Is it a dichotomy, product versus person, person versus product? In the modern capitalist society (excuse me for bluntly bringing that up), have we escaped commodification?
Over the past few years, I’ve increasingly grown to believe that, instead of keeping ourselves safe from the process, we actively engage with it. It is the above described first glance at a person that makes us decide whether we want to purchase them, have them in our lives.
We are all aware of it.
Just like the meat packed in shiny plastic, we build an image that will reflect the tastiness of our personality without quite showing the harder bits of our story. We all buy into it; we assume we know someone’s character after having met them twice because we take the things they say about themselves, life, and others at face value. We are content with not having to actively acknowledge someone’s background– we like the gossip, but rarely the emotional effort of making a change to our behavior to make someone feel better. Just like we may pick a vegetarian option once in a while at a restaurant but can’t commit to not buying bacon for breakfast, we may sit with someone and talk about their problems for hours but, after a few days, any effort we were making will evaporate.
We rate each other.
In the same way that I would recommend oat milk to a friend, I would tell them that someone I barely knew was lovely if I thought so; but I would also tell them that someone was rude, even if I had met them for the same amount of time. We are so used to being consumers, that we’ve grown to have a subconscious sense of entitlement to make a judgment over what’s presented to us– and just like all entitled costumers do, we feel comfortable giving out negative feedback without reason.
Excuse my language, but we love bitching about others.

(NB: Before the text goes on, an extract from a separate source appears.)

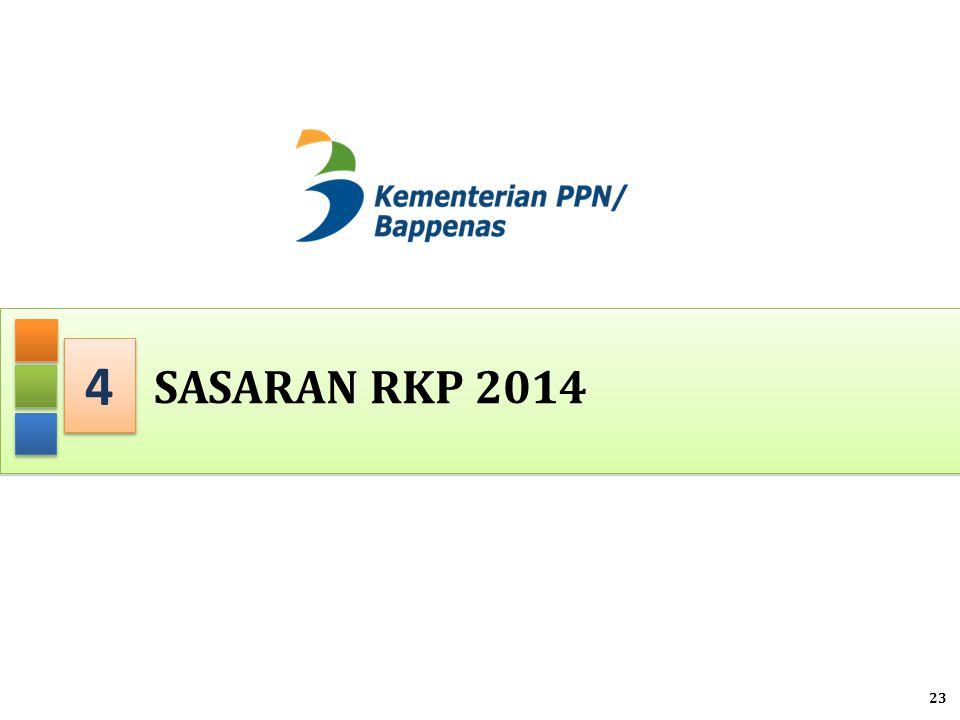 23 4 4 SASARAN RKP 2014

Please don’t tell me it’s a residue survival instinct, please let us be responsible enough for once to admit that we don’t need to do it: as naive as it sounds, we could choose to treat each other with kindness. We don’t.
If people are products, the social sphere is the market, both on the local and global level. Through our attitudes, through our behavior, we communicate to politicians what type of character we want: from the extreme of Donald Trump’s completely unacceptable comments, to AOC’s sassiness, our way of treating others is replicated, in a political scale, by those in power. The reason? We pay for it with our votes. The consequence? Our ways of acting become even more exaggerated, because they’re being paid for by the encouragement of our representatives. The list of more and more specific examples feels neverending: canceling people just like we throw out meat leftovers when we feel too full; sticking to social groups, including political parties because, like with fancy sausage packages, we like their image… Under capitalism, society and politics are mutually feeding cycles; under capitalism, we all take an active part in them.
Maybe that’s what I realized at that supermarket a few weeks ago. You, we, are not only chemically what we eat: we are also those slices of meat covered in shiny plastic, waiting to be consumed by others.